In step 264, the scripts necessary to retrieve all the different
types of data which are available from the cell phones, cellular
service provider databases and the enterprise databases are
retrieved. In step 266, the scripts are executed and all the
available data is retrieved and stored. In step 268, the collection
server uses only the pertinent data for the requested report and
makes the calculations necessary to generate the requested report
and displays it in step 270.
Embodiment 3
Collection Server Gathers All Possible Data and Does All Forms of
Analysis User Might Ask for and Just Displays Results in Which User
is Interested
[0119] FIG. 23 is a flowchart of a third embodiment wherein all
possible data is collected and all possible reports are calculated
but only the report requested by the user is displayed. In step
272, the user input defining which type of report the user wants to
see is received. In step 274, the collection server retrieves all
the scripts necessary to retrieve all the possible data from all
the possible sources. In step 276, the scripts are executed and the
data is retrieved and stored. In step 278, the calculations
necessary for each possible report the user can request are made
using the freshly retrieved data, and all possible reports are
prepared. In step 280, the collection server displays only the
particular report requested by the user.
[0120] In alternative embodiments of the embodiments of FIGS. 21,
22 and 23, the collection server executes the process of FIG. 24.

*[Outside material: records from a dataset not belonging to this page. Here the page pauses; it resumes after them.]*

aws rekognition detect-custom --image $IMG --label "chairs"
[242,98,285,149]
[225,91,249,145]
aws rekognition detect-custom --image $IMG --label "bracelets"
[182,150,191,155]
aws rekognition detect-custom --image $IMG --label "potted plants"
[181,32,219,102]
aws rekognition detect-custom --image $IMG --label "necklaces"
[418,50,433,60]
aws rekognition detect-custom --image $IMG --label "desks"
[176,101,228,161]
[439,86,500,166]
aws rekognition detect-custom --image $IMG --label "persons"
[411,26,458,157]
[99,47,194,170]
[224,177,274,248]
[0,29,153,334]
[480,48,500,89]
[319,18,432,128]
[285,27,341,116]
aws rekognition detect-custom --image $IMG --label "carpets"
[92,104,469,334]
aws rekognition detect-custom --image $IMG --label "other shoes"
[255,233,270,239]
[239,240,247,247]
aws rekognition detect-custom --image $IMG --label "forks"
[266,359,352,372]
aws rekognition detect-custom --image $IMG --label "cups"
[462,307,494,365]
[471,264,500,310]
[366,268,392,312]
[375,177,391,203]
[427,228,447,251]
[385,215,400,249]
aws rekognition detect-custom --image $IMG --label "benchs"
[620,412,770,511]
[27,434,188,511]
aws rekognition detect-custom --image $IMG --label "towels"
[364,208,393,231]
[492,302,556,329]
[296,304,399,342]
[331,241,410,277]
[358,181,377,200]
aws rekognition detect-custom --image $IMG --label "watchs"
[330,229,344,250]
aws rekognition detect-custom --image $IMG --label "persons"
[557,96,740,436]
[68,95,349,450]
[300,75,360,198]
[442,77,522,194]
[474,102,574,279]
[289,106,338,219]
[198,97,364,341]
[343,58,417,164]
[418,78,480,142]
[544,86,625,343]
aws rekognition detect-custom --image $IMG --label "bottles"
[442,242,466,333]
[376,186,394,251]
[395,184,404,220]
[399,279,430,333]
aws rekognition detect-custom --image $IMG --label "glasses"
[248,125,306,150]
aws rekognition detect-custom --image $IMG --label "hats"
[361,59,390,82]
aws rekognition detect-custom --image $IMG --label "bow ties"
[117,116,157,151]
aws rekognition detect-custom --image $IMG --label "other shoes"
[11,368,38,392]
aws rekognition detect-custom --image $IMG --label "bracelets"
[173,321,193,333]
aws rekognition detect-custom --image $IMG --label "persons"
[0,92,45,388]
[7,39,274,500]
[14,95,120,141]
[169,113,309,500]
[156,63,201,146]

FIG. 24 is a flowchart of a process wherein all the data from all
the sources is gathered on a periodic basis with a different
interval for different types of data. The process begins in step
282 and transitions to test 284 where it is determined whether any
retrieval interval is timed out. Typically the data from the cell
phones is gathered at least daily or hourly in some cases since the
phones have limited memory and call timer and other data
accumulates fast on a daily basis. Data from the cell phone
providers and the enterprise databases changes less frequently and
can be configured to be gathered on a monthly or weekly basis. The
timeout intervals may be fixed in some embodiments or configurable
in other embodiments. Step 286 retrieves the script(s) needed to
access and download the pertinent data from the source(s) thereof
for the timeout interval that just that just expired.
[0121] Step 288 executes the retrieved scripts and retrieves the
data the retrieved scripts are designed to retrieve and stores the
retrieved data in a repository. Test 290 is then performed to
determine if the user requested any predefined analysis report or
defined her own analysis report and requested that it be run. If
not, processing returns to step 284. If the user did request a
predefined or custom report, step 292 is performed to make the
calculations necessary for the requested report(s). In step 294,
the requested report(s) are displayed.
[0122] Although the invention has been disclosed in terms of the
preferred and alternative embodiments disclosed herein, those
skilled in the art will appreciate possible alternative embodiments
and other modifications to the teachings disclosed herein which do
not depart from the spirit and scope of the invention. All such
alternative embodiments and other modifications are intended to be
included within the scope of the claims appended hereto.